# The true cruelness of DPDR lies in the lack of awareness and understanding



## Chicane (Oct 8, 2015)

As I sort of muddle through my life with DPDR, I am constantly being reminded of how little knowledge, understanding and compassion there is regarding this condition. I find myself repeating what I say to family members, always having to stress how limited it makes me. Their conversations with me, their suggestions, it all reeks of "I didn't listen to a word you said about what you go through." It doesn't seem to matter if I'm talking to a health professional or my own brother, it all just seems to go in one ear and out the other. They don't seem to understand that just my default existence is very difficult and uncomfortable, day in, day out, 365 days a year.

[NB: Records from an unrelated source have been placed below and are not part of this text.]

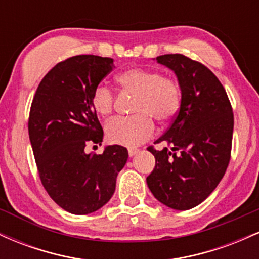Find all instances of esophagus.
<instances>
[{"label": "esophagus", "instance_id": "obj_1", "mask_svg": "<svg viewBox=\"0 0 259 259\" xmlns=\"http://www.w3.org/2000/svg\"><path fill=\"white\" fill-rule=\"evenodd\" d=\"M127 152H129V156L130 157H133V156H135V154L139 152V150H136V148H129V150H127Z\"/></svg>", "mask_w": 259, "mask_h": 259}]
</instances>
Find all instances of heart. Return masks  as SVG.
Returning a JSON list of instances; mask_svg holds the SVG:
<instances>
[{
	"mask_svg": "<svg viewBox=\"0 0 259 259\" xmlns=\"http://www.w3.org/2000/svg\"><path fill=\"white\" fill-rule=\"evenodd\" d=\"M117 82L126 94L135 95L130 117H115L106 125V136L112 144L135 147L154 135L156 125L177 117L181 107V88L170 76L145 68H130L117 76ZM115 96L108 86L99 85L91 96V105L100 115L111 114Z\"/></svg>",
	"mask_w": 259,
	"mask_h": 259,
	"instance_id": "heart-1",
	"label": "heart"
}]
</instances>
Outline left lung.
<instances>
[{"mask_svg":"<svg viewBox=\"0 0 259 259\" xmlns=\"http://www.w3.org/2000/svg\"><path fill=\"white\" fill-rule=\"evenodd\" d=\"M157 62L177 74L180 111L164 135L171 150L147 148L156 167L147 177L154 197L178 210L194 208L213 192L231 157L234 114L224 86L204 64L180 55H163Z\"/></svg>","mask_w":259,"mask_h":259,"instance_id":"left-lung-1","label":"left lung"}]
</instances>
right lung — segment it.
I'll use <instances>...</instances> for the list:
<instances>
[{
  "mask_svg": "<svg viewBox=\"0 0 259 259\" xmlns=\"http://www.w3.org/2000/svg\"><path fill=\"white\" fill-rule=\"evenodd\" d=\"M113 59L80 55L59 62L37 86L29 113V138L45 190L73 214L100 209L114 194L127 150L107 146L86 153V145H101L103 130L91 96L108 73Z\"/></svg>",
  "mask_w": 259,
  "mask_h": 259,
  "instance_id": "1",
  "label": "right lung"
}]
</instances>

I have difficulties walking, remembering, clearing my mind. I feel dizzy, drunk and delirious. I can't stand up for very long or remember what I had for dinner two nights ago. And all the time my mind is just absolutely drowning - swimming in thoughts and general fogginess that I can't alleviate to save my life. The psychiatrists all seem to make light of it too. They don't seem to know or care about how debilitating it is. They suggest things like exercise or getting a job, despite me having told them that my fatigue and exercise intolerance are shockingly bad. The world seems utterly surreal and dreamlike all the time. Even if I manage to salvage something of an enjoyable experience here and there, it's taken away from me so soon because of my awful memory or inability to fully immerse myself in the situation due to the surreality of my world.

I recently had my sister stay with me and it was a nightmare. She wouldn't stop lecturing me on what I should be doing, all while demonstrating such utter ignorance of my condition despite me having told her many times in the past what I experience. She left a week or so ago and I just feel totally depleted and angry with her.

I'm really not sure if I'm just one of the very bad cases, but the difficulty of functioning coupled with the total non-understanding from everyone else around me makes me feel like I'm in the twilight zone 24/7.

Sorry for the rant guys. Had to get it off my chest.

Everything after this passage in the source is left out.